Population (2010 Census)
- • Total: 12,010
- • Density: 10.4/km^{2} (27.0/sq mi)
- • Urban: 73.5%
- • Rural: 26.5%

Administrative structure
- • Inhabited localities: 1 cities/towns, 13 rural localities

Municipal structure
- • Municipally incorporated as: Angarskoye Urban Okrug
- Time zone: UTC+8 (MSK+5 )
- OKTMO ID: 25703000
- Website: http://www.angarsk-adm.ru

= Angarsky District =

Angarsky District (Ангарский райо́н) is an administrative district (raion), one of the thirty-three in Irkutsk Oblast, Russia. As a municipal division, it is incorporated as Angarskoye Urban Okrug. It is located in the southwest of the oblast. The area of the district is 1150 km2. Its administrative center is the city of Angarsk. Population: 11,574 (2002 Census).

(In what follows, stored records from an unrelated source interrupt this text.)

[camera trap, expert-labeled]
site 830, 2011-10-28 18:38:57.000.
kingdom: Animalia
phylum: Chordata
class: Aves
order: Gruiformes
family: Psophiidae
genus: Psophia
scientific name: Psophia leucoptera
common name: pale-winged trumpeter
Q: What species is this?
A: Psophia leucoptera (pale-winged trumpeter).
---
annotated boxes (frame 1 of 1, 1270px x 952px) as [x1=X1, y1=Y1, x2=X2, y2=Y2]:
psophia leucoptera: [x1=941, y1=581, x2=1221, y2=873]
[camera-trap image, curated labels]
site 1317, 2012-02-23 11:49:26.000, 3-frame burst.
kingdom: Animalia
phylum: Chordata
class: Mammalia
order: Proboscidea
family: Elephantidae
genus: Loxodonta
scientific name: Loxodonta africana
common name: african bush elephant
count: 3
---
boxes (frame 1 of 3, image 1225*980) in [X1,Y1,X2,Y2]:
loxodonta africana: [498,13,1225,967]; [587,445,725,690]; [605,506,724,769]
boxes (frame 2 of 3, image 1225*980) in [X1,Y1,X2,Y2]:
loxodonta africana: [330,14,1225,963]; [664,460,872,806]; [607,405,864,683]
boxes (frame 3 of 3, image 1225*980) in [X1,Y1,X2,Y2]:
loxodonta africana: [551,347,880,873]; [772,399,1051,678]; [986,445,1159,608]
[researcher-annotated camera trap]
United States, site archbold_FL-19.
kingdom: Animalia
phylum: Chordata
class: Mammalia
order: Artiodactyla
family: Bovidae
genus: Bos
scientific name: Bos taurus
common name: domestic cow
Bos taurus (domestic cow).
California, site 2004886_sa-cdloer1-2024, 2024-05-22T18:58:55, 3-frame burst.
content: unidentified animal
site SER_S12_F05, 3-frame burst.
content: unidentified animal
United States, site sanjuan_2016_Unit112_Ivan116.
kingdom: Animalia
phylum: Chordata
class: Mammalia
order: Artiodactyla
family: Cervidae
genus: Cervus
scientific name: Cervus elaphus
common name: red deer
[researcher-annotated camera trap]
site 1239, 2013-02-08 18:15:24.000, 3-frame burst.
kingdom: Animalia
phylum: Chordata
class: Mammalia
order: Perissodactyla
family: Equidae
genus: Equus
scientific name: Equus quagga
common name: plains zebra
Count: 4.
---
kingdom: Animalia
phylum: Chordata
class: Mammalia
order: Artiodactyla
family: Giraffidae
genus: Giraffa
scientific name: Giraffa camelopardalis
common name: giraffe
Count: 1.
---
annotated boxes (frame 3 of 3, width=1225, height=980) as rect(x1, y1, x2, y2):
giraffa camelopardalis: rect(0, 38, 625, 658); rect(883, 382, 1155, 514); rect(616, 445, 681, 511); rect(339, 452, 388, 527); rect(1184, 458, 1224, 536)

==Administrative and municipal status==
Within the framework of administrative divisions, Angarsky District is one of the thirty-three in the oblast. The city of Angarsk serves as its administrative center.

As a municipal division, the district has been incorporated as Angarskoye Urban Okrug since January 1, 2015. Prior to that date, the district was incorporated as Angarsky Municipal District, which was subdivided into two urban settlements and two rural settlements.